- Task directions
Return the text of each record below verbatim, keeping every line and its order, but leave the pictures out.

- Input records
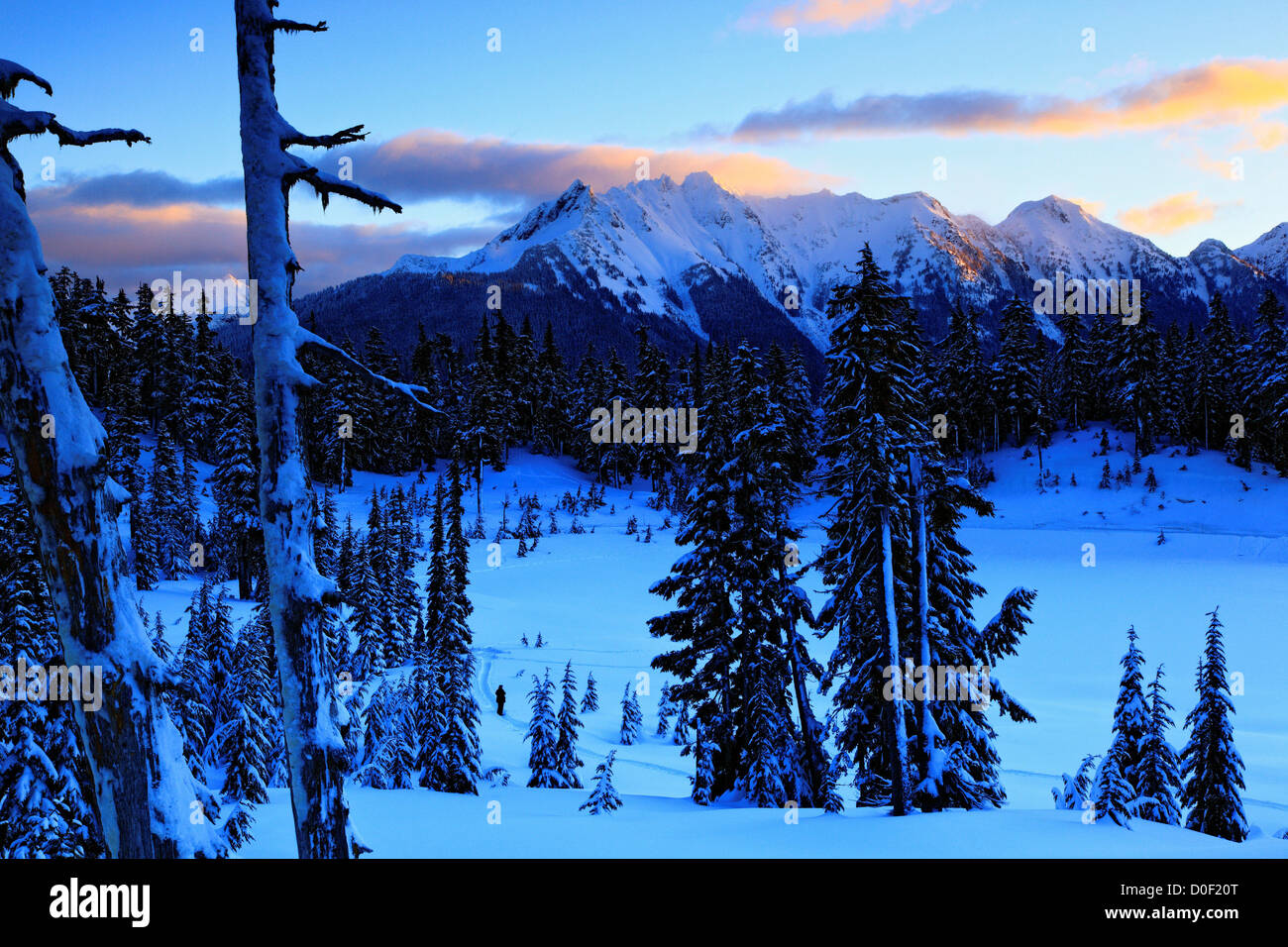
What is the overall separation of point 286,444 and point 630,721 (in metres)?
29.2

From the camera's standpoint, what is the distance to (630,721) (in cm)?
3306

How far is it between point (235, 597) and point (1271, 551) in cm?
6323

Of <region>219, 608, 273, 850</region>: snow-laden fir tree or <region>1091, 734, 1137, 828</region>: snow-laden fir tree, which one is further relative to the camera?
<region>219, 608, 273, 850</region>: snow-laden fir tree

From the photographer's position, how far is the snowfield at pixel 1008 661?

- Answer to this task
What is the overall separation of point 286,444 and point 630,721 (in metres)?
29.2

From the camera's standpoint, what is the distance to (630,721) (in cm)?
3306

How far is it between point (235, 597) and point (1271, 551) in cm?
6323

Of <region>219, 608, 273, 850</region>: snow-laden fir tree or <region>1091, 734, 1137, 828</region>: snow-laden fir tree, which one is further relative to the camera?
<region>219, 608, 273, 850</region>: snow-laden fir tree

From the photographer's position, how far is the snowfield at pixel 1008 661?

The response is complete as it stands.